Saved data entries
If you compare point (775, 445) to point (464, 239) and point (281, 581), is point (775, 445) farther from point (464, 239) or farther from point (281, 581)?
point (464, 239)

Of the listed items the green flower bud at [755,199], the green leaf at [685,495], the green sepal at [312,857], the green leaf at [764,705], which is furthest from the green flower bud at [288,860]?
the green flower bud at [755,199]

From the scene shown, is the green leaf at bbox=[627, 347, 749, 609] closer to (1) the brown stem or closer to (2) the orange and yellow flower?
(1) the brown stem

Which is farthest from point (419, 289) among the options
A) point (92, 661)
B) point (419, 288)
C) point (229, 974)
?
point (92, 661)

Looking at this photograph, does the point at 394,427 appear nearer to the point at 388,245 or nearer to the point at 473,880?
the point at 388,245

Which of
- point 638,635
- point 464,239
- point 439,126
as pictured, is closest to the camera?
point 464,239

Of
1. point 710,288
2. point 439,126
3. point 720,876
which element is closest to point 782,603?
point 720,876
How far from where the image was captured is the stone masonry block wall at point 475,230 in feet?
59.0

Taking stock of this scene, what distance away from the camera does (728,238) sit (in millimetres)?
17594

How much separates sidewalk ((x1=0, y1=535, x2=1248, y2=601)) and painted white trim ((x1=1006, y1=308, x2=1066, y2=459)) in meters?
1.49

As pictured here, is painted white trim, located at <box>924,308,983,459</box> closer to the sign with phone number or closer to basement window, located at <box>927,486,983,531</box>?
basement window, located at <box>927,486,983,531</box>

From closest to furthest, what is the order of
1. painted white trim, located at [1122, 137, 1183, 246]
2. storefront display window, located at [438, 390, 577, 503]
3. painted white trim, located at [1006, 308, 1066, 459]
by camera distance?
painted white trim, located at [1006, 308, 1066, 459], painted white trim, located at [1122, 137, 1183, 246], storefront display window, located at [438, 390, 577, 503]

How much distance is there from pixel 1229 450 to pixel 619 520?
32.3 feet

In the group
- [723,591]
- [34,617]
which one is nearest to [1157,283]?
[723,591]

#### Stated task
Edit the rows above by changing "sidewalk" to "pavement", keeping every other part the same.

#### The solution
If you compare point (775, 445) to point (464, 239) and point (281, 581), is point (775, 445) farther from point (464, 239) or farther from point (281, 581)?
point (464, 239)

Of the listed items the green flower bud at [755,199], the green leaf at [685,495], the green sepal at [312,857], the green leaf at [764,705], which is furthest from the green flower bud at [288,860]?
the green flower bud at [755,199]

From the scene shown, is the green leaf at bbox=[627, 347, 749, 609] closer to (1) the brown stem or closer to (2) the orange and yellow flower?
(1) the brown stem

Which is farthest from point (419, 289) among the options
A) point (92, 661)
B) point (419, 288)
C) point (229, 974)
?
point (92, 661)

Looking at this photograph, does the point at 394,427 appear nearer to the point at 388,245 or nearer to the point at 473,880?
the point at 388,245

Which of
- point 638,635
- point 464,239
- point 439,126
as pictured, is closest to the camera?
point 464,239

Of
1. point 710,288
2. point 439,126
3. point 720,876
which element is closest to point 782,603?
point 720,876
How far from where the image was captured is the stone masonry block wall at point 475,230 in feet?
59.0

Taking stock of this scene, what distance away from the camera does (728,238) sit (in millimetres)?
17594

How much separates pavement ((x1=0, y1=535, x2=1248, y2=601)) and painted white trim ((x1=1006, y1=308, x2=1066, y2=459)) in meters?
1.49

As pictured here, is painted white trim, located at <box>924,308,983,459</box> closer to the sign with phone number or closer to basement window, located at <box>927,486,983,531</box>?
basement window, located at <box>927,486,983,531</box>

From closest to furthest, what is the order of
1. painted white trim, located at [1122, 137, 1183, 246]
2. storefront display window, located at [438, 390, 577, 503]
3. painted white trim, located at [1006, 308, 1066, 459]
by camera distance?
painted white trim, located at [1006, 308, 1066, 459], painted white trim, located at [1122, 137, 1183, 246], storefront display window, located at [438, 390, 577, 503]

How much distance is there from pixel 1229 450 to pixel 619 520?
32.3 feet

In the group
- [723,591]
- [34,617]
which one is nearest to [1157,283]?
[723,591]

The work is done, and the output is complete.